Yet which group is most likely to feel that life-distorting envy and resentment. Did you guess, the already successful people just below Frum's class of wealth, who aspire to join it?
In fact, a poll of New Yorkers found that those who earned more than $200,000 a year were the most likely of any income group to agree that "seeing other people with money" makes them feel poor.
Perhaps due to his Canadian upbringing, Frum seems not to appreciate this nation's embrace of the Horatio Alger myth. In my opinion, the people he laments as turning away from the Republican Party aren't doing so out of envy, save perhaps for a few who want to move into his neighborhood.

What you see in nations like Canada and England is how a socially conservative population can reject what Frum urges us to regard as an inherently conservative view of the role of government. People like Frum assume that social conservatism automatically translates into economic conservatism. More cynical pundits and politicians flip that around - they exploit wedge issues to make voters believe that if they don't vote Republican they will end up with a government that will undermine their social values.

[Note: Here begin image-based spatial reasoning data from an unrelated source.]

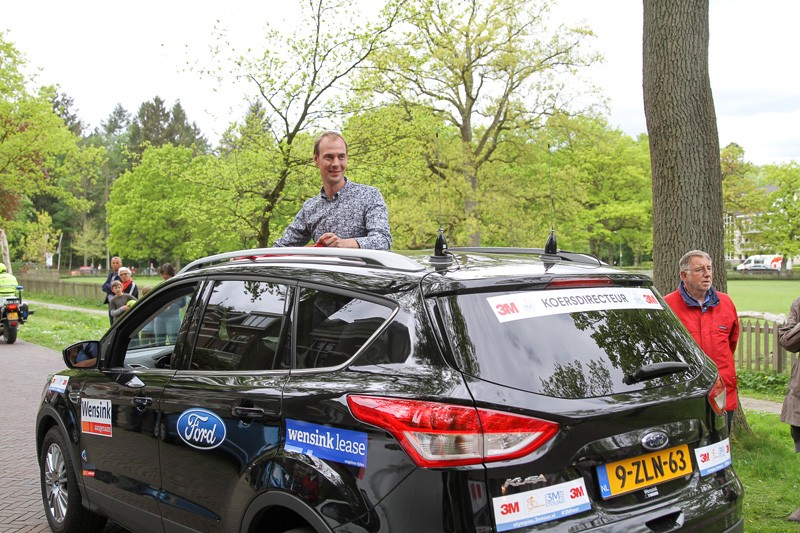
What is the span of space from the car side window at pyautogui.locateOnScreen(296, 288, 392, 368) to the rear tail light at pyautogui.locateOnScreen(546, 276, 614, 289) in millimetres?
633

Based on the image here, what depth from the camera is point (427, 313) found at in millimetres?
2568

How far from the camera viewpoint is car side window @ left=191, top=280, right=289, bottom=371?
3141 mm

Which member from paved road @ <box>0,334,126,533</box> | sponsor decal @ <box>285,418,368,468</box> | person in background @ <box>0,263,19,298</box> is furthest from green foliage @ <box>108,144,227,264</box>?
sponsor decal @ <box>285,418,368,468</box>

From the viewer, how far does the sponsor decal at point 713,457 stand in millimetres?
2878

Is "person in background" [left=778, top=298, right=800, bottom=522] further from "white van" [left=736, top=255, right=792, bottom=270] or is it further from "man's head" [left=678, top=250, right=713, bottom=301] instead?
"white van" [left=736, top=255, right=792, bottom=270]

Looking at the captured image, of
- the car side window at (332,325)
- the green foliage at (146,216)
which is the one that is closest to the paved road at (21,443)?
the car side window at (332,325)

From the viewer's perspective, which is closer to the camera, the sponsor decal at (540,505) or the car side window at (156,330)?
the sponsor decal at (540,505)

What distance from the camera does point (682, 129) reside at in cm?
677

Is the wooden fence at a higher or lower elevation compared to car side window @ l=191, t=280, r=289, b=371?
lower

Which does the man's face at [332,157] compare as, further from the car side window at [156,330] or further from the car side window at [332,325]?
the car side window at [332,325]

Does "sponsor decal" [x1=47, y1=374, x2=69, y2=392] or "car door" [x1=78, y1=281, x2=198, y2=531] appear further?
"sponsor decal" [x1=47, y1=374, x2=69, y2=392]

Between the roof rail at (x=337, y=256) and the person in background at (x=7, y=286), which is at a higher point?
the roof rail at (x=337, y=256)

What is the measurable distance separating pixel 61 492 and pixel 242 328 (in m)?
2.35

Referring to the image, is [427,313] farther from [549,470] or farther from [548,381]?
[549,470]
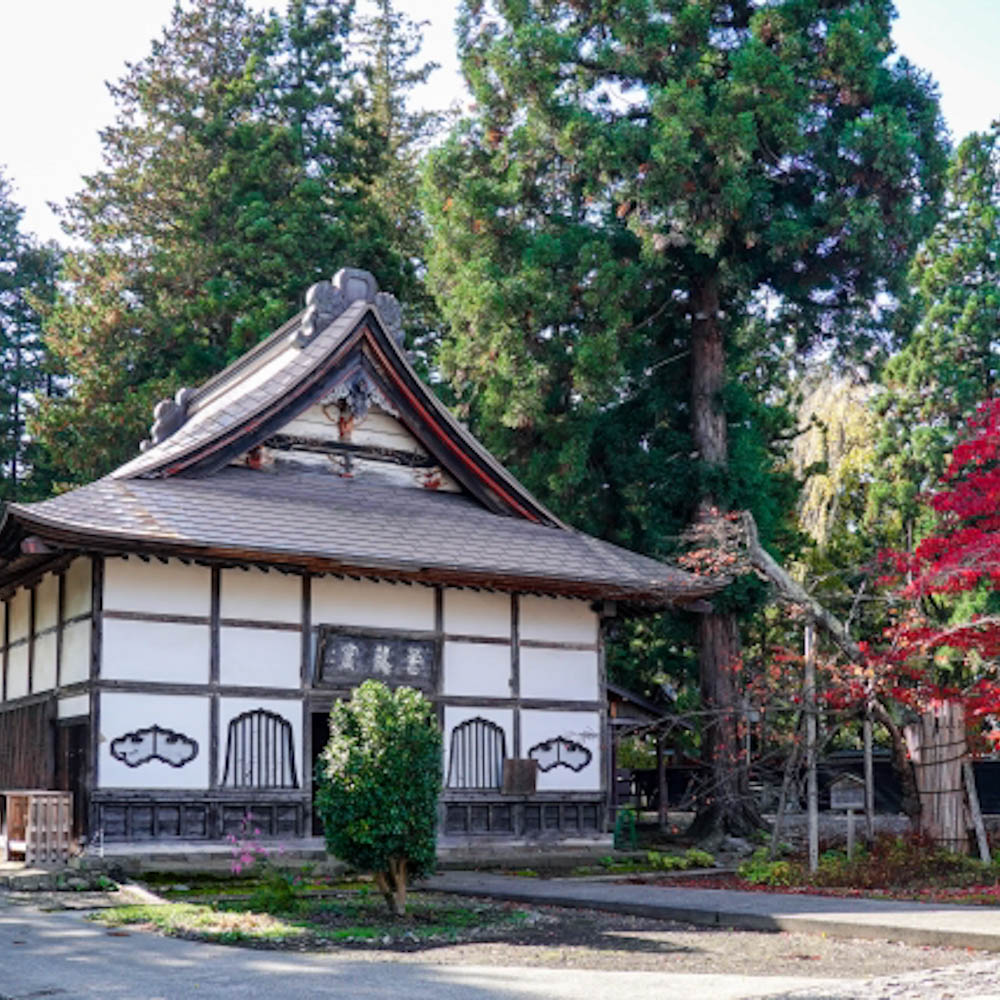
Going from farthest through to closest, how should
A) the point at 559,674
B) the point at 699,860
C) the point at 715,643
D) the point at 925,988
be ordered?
the point at 715,643
the point at 559,674
the point at 699,860
the point at 925,988

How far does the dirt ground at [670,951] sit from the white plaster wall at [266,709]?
18.5 ft

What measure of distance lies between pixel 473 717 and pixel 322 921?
744cm

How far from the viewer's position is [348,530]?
18109mm

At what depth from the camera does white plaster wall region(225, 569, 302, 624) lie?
17484 mm

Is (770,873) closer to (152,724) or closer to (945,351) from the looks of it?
(152,724)

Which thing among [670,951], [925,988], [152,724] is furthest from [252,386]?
[925,988]

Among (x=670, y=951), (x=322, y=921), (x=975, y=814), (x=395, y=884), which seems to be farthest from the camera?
(x=975, y=814)

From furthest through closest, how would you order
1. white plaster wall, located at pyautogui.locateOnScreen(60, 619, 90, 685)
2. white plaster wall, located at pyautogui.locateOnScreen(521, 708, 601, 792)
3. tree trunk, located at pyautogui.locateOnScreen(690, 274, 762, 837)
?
tree trunk, located at pyautogui.locateOnScreen(690, 274, 762, 837)
white plaster wall, located at pyautogui.locateOnScreen(521, 708, 601, 792)
white plaster wall, located at pyautogui.locateOnScreen(60, 619, 90, 685)

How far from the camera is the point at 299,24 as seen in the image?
120 feet

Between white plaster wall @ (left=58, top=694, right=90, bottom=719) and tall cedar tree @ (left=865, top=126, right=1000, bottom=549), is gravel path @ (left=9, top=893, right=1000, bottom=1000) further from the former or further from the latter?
tall cedar tree @ (left=865, top=126, right=1000, bottom=549)

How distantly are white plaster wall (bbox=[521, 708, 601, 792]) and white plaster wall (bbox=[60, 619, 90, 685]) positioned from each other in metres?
6.27

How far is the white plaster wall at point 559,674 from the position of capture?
19875mm

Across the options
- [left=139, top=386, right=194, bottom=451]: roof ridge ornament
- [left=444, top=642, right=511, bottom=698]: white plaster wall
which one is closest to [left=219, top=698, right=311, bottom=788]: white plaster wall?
[left=444, top=642, right=511, bottom=698]: white plaster wall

That latter group has it right - after all, if "red state" conservatives were voting based on conservative economic principles, we wouldn't be experiencing a series of close elections seemingly decided by those "wedge issues" - immigration, anti-gay ballot initiatives, etc. Despite its comparative economic homogeneity, this does not work as well in a nation like Canada, as due to the demographics of that country it seems to be harder to scare Canadians about the "other" - gay people, arugula-eating pro-choicers, scary foreigners, immigrants who are "trying to take our jobs".... Without those wedge issues, it's a lot harder to get people to vote against what they see as their economic interest.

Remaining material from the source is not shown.